The QA Commons is mindful of the dramatic and transformational impact COVID-19 is having on all institutions of higher education. As an organization, we are adapting our services to support preparing graduates for the workplace that is now changing more precipitously than ever.
Imagine this… a young interviewee comes in and is able to tell a prospective employer, here are the essential employability qualities I have gained, here is how they were developed in my academic work and in an internship, and here is how I was assessed. Wow.
Much has been written about the skills gap and the need for graduates to be equipped with soft skills in order to be successful in the workplace. It is what the QA Commons addresses in its work on “EEQ Certification.” (The QA Commons has identified eight “Essential Employability Qualities,” or “EEQs” that need – not only in their first job, but as a foundation for a lifetime of engaged employment.) As a 2019-20 Kentucky Faculty Employability Fellow, Kara spent time interviewing a number of employers local to her college. She found not only that employers were looking for skills like reliability, work ethic, ambition, and problem solving, but also that employers felt AWARENESS around these skills were lacking. Or, one might say, the graduates and young employees didn’t know what they didn’t know…
Kara is a newly promoted Dean of Allied Health at Jefferson Community and Technical College. In addition to her work at the college, she is pursuing a Doctorate of Education at Morehead State University. Her research interest is around connecting students to jobs in the workforce and how programs can establish career pathways for students. One of the collegiate programs her department oversees, Medical Assisting, was one of the first 13 programs to be “EEQ Certified” by the QA Commons. When Kara was recognized by her provost as a “rising faculty voice” and appointed to the “Faculty Fellows” program, Kara felt like the opportunity was a perfect fit and she was able to strengthen the work she had begun doing.
Faculty Fellows are intended to be advocates and champions for a thoughtful and integrated approach to employability. The challenge for each Faculty Fellow is to influence meaningful, sustainable change for employability on his/her respective campus. Kara noted that, in technical programs a good job is done around training for the specific [hard] skills that are required in the field. However, there is no collective responsibility across the college for assuring that learners acquire the skills that are essential for the workplace. “In the past, we’ve assumed students will figure things out for themselves. I believe it is important for educators to make instruction of the [soft] skills more explicit. We can talk about communication skills all we want but, until we give a specific example and a solid assignment to demonstrate use and growth, students are generally not able to demonstrate that competency.”
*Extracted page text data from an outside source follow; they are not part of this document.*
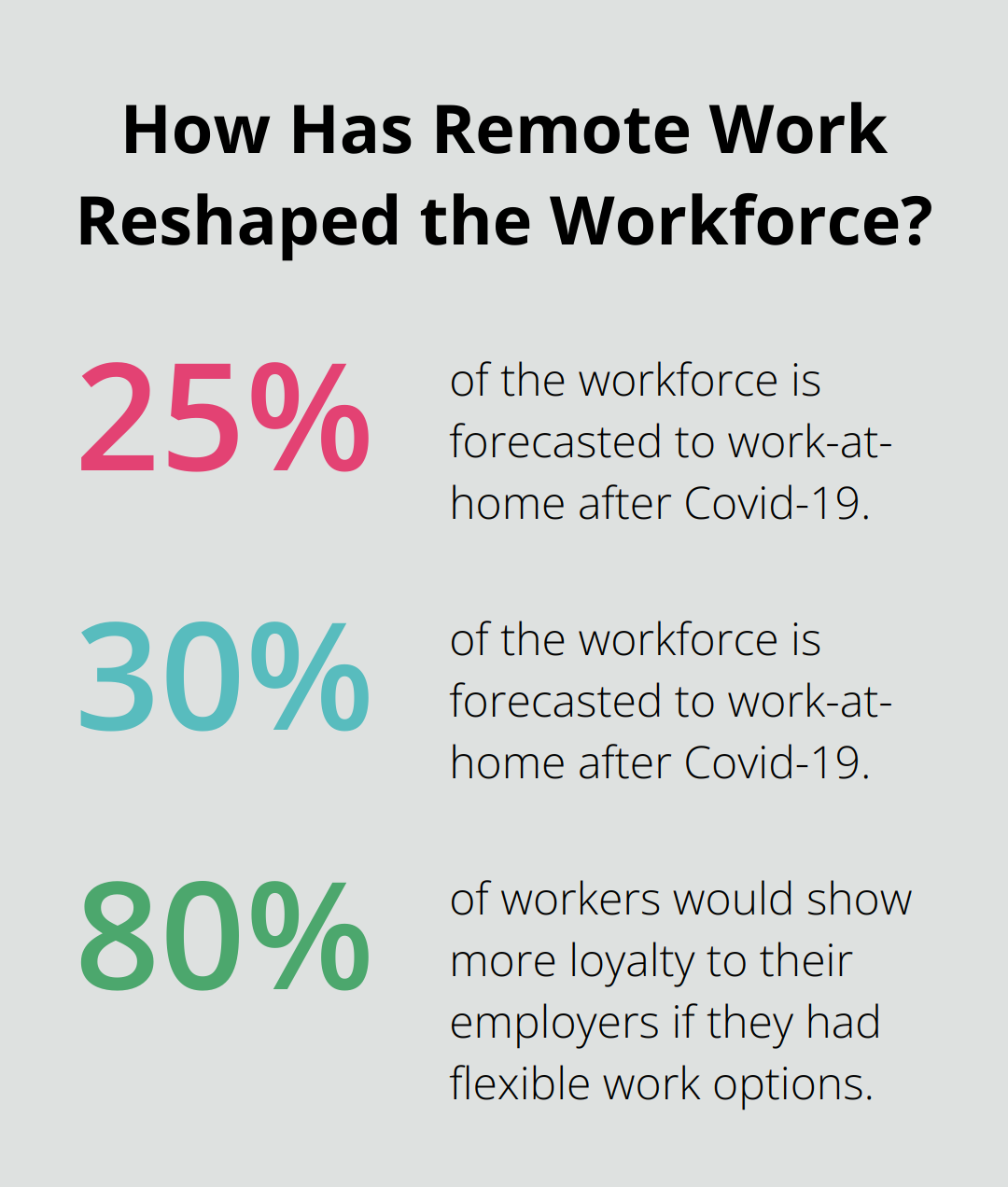 How Has Remote Work Reshaped the Workforce?

25%

of the workforce is forecasted to work-at-home after Covid-19.

30%

of the workforce is forecasted to work-at-home after Covid-19.

80%

of workers would show more loyalty to their employers if they had flexible work options.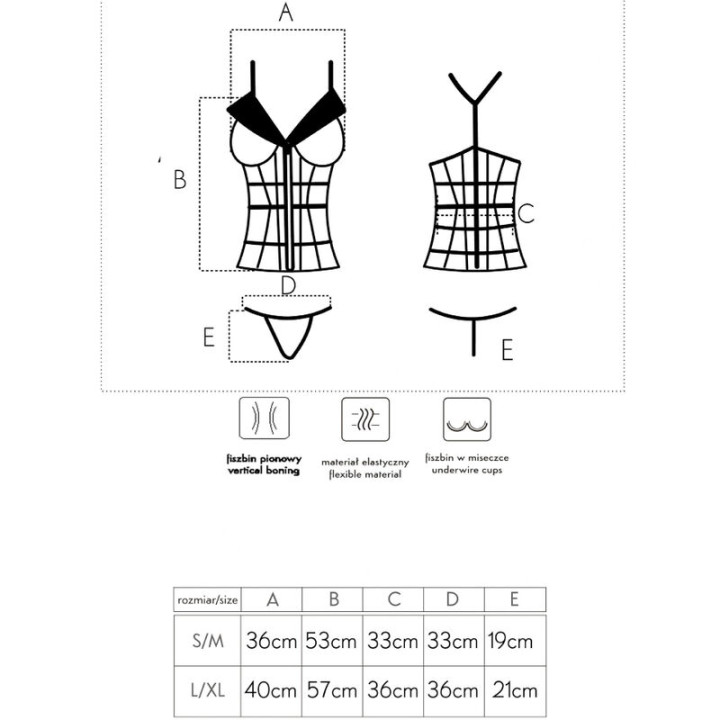 A

B

C

D

E

E

fiszbin pionowy
vertical boning

materiał elastyczny
flexible material

fiszbin w miseczce
underwire cups

| rozmiar/size | A | B | C | D | E |
|---|---|---|---|---|---|
| S/M | 36cm | 53cm | 33cm | 33cm | 19cm |
| L/XL | 40cm | 57cm | 36cm | 36cm | 21cm |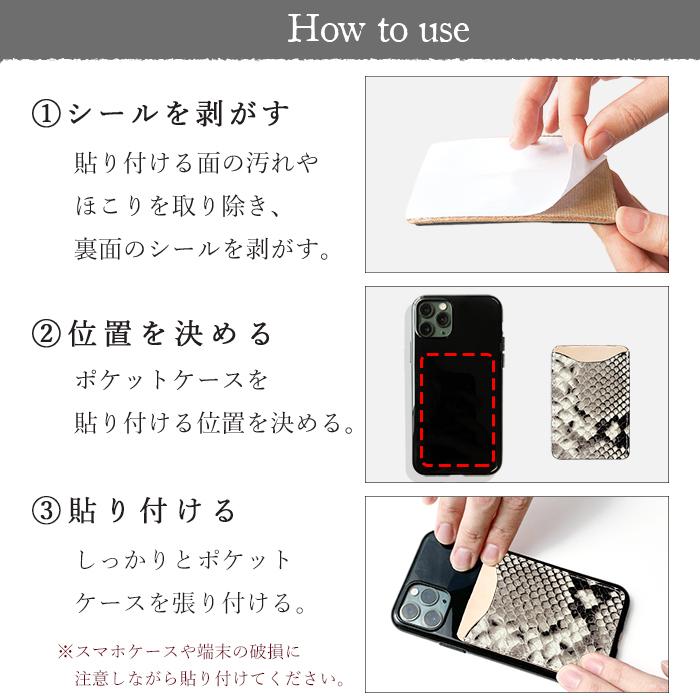 How to use

①シールを剥がす

貼り付ける面の汚れやほこりを取り除き、裏面のシールを剥がす。

②位置を決める

ポケットケースを貼り付ける位置を決める。

③貼り付ける

しっかりとポケットケースを張り付ける。

※スマホケースや端末の破損に注意しながら貼り付けてください。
Kara’s Faculty Fellows “Impact Project” identified the changes that she, her colleagues and her institution can make to ensure the employability of Jefferson’s graduates. In this project, one of her findings was that, while employability skills are addressed to some degree in all programs of study at the college (Jefferson CTC), student exposure to, and awareness of, the skills depended greatly on which courses a student completes, which instructors the students had for the course, and whether the courses were embedded in a technical program of study or pathway design for transfer to a four-year institution. Kara noted that, while Essential Employability Qualities are implied within the learning outcomes for the college’s First Year Experience course, one impactful improvement could be explicitly articulating those learning outcomes for students within the course content. This is something she hopes to pursue in her work at the college. Additionally, she would like to work beyond the First Year Experience course to embed the EEQs across other courses so that students are developing these skills in every course.
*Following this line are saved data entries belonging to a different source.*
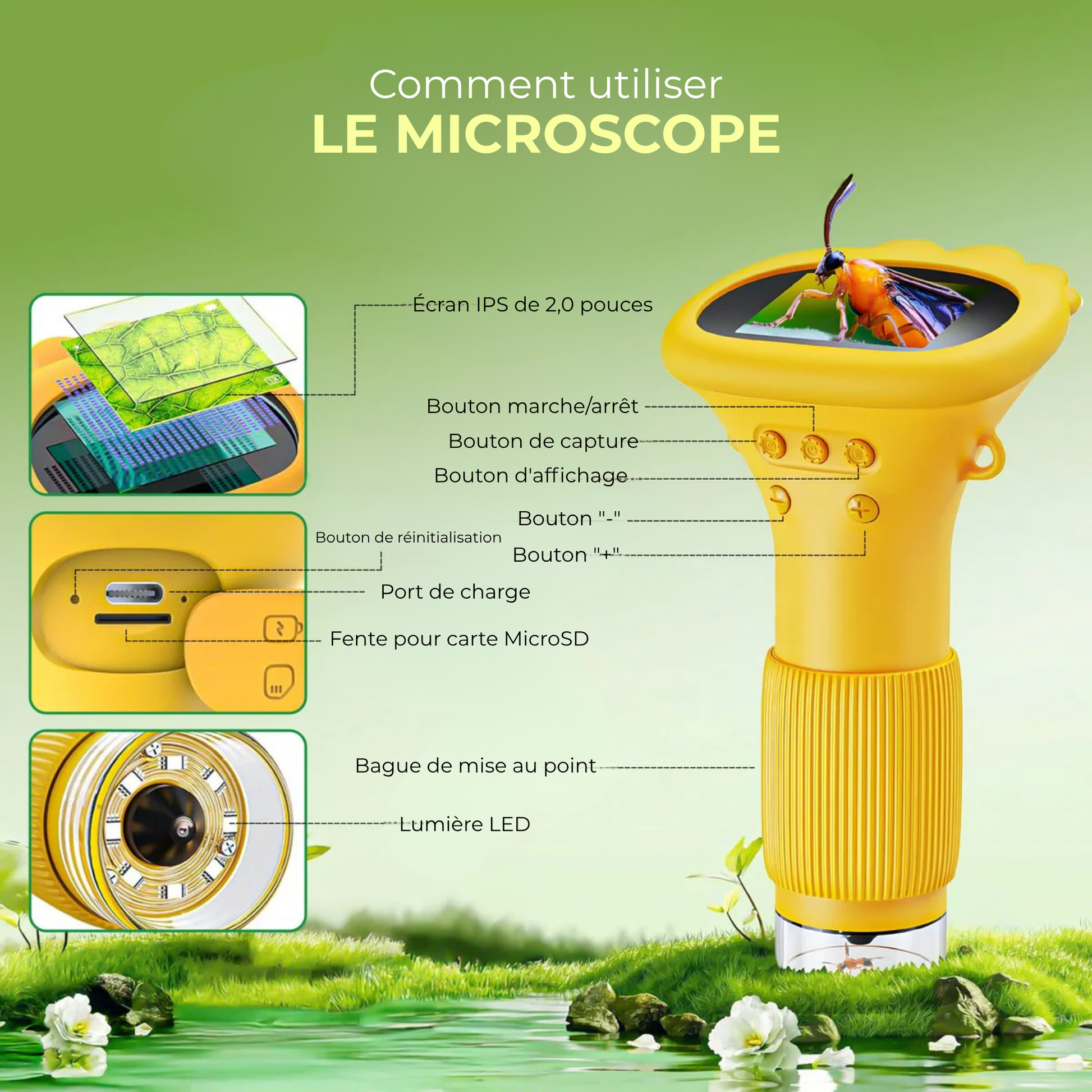 Comment utiliser
LE MICROSCOPE

Écran IPS de 2,0 pouces

Bouton marche/arrêt

Bouton de capture

Bouton d'affichage

Bouton "-"

Bouton de réinitialisation

Bouton "+"

Port de charge

Fente pour carte MicroSD

Bague de mise au point

Lumière LED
Kara believes there is huge value for students in experiential learning －and is a believer in internships. She has noted that, in conversations with faculty, the same topic tends to surface. That is, in order for a student to be successful in that internship, the student needs to be prepared in advance with essential employability qualities. A student who is unable to communicate, inquire, and display the other Essential Employability Qualities is not going to flourish.
It is easy to sense Kara’s excitement around this work. She spoke with fondness of the value she found in working with another Fellow from Jefferson CTC, Caroline Reisner, an Associate Professor of Geology. She reflected on the different perspective that Caroline had, given the broad nature of that discipline and the fact that students in Geology do not always go on to become geologists. Kara noted that there is a richness in working across colleges.
Kara also shared that recognition of the need for connectivity to employers in the community, who value the growth of students as potential employees, was something she gained from participating in the Faculty Fellows program. (As a part of the Faculty Fellows program, participants are required to speak with employers). Kara believes that showing that institutions of higher education are responsive to employer needs is critical to the solution for graduate employability.
The QA Commons looks forward to collaborating with Kara as she completes her dissertation and continues in her career.